Aim of the task: Take the line containing "From the picture, can" and all lines after it to the end of the records, and output them exactly.

--- Begin ---

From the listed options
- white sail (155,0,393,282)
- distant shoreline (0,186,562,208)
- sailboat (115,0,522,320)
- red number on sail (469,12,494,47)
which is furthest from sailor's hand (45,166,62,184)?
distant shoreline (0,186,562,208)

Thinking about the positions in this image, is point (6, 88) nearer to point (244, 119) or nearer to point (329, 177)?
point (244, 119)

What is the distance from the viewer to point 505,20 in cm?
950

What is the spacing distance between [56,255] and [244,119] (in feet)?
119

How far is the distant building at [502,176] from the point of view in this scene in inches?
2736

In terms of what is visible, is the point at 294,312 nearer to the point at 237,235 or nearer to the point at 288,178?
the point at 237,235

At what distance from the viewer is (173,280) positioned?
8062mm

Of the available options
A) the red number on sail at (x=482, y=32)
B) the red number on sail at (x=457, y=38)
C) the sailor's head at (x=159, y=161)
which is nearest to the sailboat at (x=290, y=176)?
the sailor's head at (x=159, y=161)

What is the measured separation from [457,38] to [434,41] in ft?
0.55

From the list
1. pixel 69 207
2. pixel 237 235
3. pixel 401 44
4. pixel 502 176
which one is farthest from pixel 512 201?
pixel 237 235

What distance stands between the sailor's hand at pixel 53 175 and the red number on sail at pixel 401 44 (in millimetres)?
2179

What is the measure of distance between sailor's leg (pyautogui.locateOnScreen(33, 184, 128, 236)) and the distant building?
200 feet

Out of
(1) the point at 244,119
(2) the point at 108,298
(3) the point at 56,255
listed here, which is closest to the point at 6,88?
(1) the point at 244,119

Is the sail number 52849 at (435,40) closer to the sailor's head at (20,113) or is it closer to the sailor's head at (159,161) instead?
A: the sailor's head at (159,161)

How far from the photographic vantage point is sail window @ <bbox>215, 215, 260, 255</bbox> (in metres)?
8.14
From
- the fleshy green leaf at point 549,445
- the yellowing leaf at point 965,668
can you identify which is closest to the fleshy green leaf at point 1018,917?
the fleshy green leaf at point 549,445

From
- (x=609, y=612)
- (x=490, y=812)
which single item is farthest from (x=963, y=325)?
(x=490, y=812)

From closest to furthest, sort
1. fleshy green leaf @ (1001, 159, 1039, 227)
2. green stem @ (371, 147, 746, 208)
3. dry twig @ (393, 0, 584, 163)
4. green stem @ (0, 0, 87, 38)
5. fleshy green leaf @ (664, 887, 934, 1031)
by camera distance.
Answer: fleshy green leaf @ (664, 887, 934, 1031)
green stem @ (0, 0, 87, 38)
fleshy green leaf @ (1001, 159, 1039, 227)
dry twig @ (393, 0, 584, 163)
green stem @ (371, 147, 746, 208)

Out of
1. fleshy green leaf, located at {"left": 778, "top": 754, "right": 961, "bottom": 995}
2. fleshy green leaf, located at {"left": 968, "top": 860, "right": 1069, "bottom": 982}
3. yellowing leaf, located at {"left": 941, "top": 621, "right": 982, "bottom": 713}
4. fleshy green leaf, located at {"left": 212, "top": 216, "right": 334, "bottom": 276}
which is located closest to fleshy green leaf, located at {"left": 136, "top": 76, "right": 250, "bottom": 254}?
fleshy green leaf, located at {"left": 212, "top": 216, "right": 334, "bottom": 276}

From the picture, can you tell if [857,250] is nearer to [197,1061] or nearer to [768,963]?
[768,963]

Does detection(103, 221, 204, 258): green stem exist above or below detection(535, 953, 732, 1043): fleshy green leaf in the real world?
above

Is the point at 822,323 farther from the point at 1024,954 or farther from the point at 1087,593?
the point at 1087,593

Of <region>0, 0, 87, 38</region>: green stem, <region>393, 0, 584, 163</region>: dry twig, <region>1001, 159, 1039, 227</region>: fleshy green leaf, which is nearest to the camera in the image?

--- End ---

Exercise result:
From the picture, can you tell if [857,250] is nearer to [197,1061] or nearer to [768,963]?
[768,963]

Does detection(103, 221, 204, 258): green stem exist above or below detection(535, 953, 732, 1043): fleshy green leaf in the real world?
above

Is the point at 822,323 farther from the point at 1024,954 or farther from the point at 1087,593?
the point at 1087,593

Of <region>0, 0, 87, 38</region>: green stem, <region>393, 0, 584, 163</region>: dry twig, <region>1001, 159, 1039, 227</region>: fleshy green leaf, which is nearest to the camera in the image?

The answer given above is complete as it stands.